Their debut, 1988’s Prairie School Freakout, was a fiery, classic rock-leaning take on Midwestern hardcore/indie of the day, and the fact that it was recorded live helps explain why it’s the noisiest, most raucous thing they have and probably will ever release. A stint on Atlantic Records resulted in a trio of good to great records, but apparently they weren’t altogether happy with their major label experience, a too-familiar tale for ‘alternative’ bands of the 1990s. Atavistic released Ursa Major in 1994, the band’s most atypical and in many ways most interesting album. Forging a still active relationship with Thrill Jockey soon afterward, EDD began exploring a more subdued direction, similar to the post-rock music of some of their labelmates and peers. It’s been half a decade since their last album, which bore the very un-rock title Zeroes and Ones, even if the music it contained moved away a bit for the textural explorations of their previous two albums. But with the more rockist-titled Riot Now!, it seems the band is attempting to clear the decks and crank out a raw, muscular album hearkening back to its early days.

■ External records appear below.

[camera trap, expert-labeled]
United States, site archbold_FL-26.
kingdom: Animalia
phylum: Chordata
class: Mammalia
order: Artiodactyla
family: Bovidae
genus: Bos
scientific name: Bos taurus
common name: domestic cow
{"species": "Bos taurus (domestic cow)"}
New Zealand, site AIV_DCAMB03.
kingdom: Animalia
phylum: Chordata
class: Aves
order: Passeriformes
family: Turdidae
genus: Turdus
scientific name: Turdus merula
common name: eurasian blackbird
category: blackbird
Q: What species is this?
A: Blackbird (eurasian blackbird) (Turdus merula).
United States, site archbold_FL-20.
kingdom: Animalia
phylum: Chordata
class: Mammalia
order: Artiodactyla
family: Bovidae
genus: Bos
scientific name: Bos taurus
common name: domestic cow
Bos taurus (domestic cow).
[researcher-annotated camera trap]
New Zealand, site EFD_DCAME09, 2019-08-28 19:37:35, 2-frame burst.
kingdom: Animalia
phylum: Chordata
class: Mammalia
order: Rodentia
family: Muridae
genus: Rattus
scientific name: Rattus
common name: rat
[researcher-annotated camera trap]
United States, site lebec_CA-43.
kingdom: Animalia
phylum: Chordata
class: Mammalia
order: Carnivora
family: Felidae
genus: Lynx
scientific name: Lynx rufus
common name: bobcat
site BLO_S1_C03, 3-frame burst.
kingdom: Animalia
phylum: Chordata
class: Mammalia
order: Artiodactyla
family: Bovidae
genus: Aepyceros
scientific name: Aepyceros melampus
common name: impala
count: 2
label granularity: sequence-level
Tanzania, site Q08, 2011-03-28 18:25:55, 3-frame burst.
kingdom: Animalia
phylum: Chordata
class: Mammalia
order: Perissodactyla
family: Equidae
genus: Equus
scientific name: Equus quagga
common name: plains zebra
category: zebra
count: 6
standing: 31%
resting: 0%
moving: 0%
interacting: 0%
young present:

Recorded in a one-day session with minimal overdubs, the album consist of mostly first takes, and it shows, especially in the opening one-two punch of “Damned Tree” and “Cold Steel Grey.” The former is a mid-tempo dirge that careens wildly through its second half at breakneck speed, the latter a Ramones-tempo’d sing-along that begins with a mess of unwieldy feedback. “Satellite” continues the trend, some Sonic Youth-style guitar washes pasted over a country-rock stomper, a style the band has always excelled at without stooping to alt-country hokeyness. The album then takes a breather with the slowed-down “That’s What’s Coming,” which sounds more like the EDD of the past few years. It would be naïve to expect Riot Now! to feature nine cuts of full-throttle speed and action, but with this track, the wind gets sucked out of the album, taking a turn it doesn’t fully recover from. Yeah, there are more rockers down the line, but there are just as many tasteful moments that remind you the band always had a few too many of these bordering-on-ballad songs per album.
One thing that is consistent throughout the record, and really all of the band’s albums, is singer/guitarist Rick Rizzo’s guitar playing. He’s always had a distinct, Neil Young/J Mascis kind of idiosyncratic unpredictability, and his solos somehow never get old, even though they often sound like variations on the same pattern. If anything, you wish they’d go on longer. He lets loose with an extended solo during “Sonic Reducer” that’s as amazing as anything he’s recorded, then livens up the plodding next track with one just as great.
EDD are probably too traditional a band to ever record a straight-up punk record. But it would have been nice to hear an entire album powering through with the intensity of the more rocking half of Riot Now!. It might be a mistake to fault a band for not delivering what you want to hear, but so much of this album sounds like something EDD needed to get out of their system, a reboot after two and a half decades of on-again/off-again activity, a rush of volume and attitude in uncertain times that keeps getting more uncertain. But they’re too mature, too tasteful. Or maybe they’re just doing what they want to do without regard for what their fans might think. Good for them. Besides, nowadays Prairie School Freakout does start to sound a little samey about halfway in.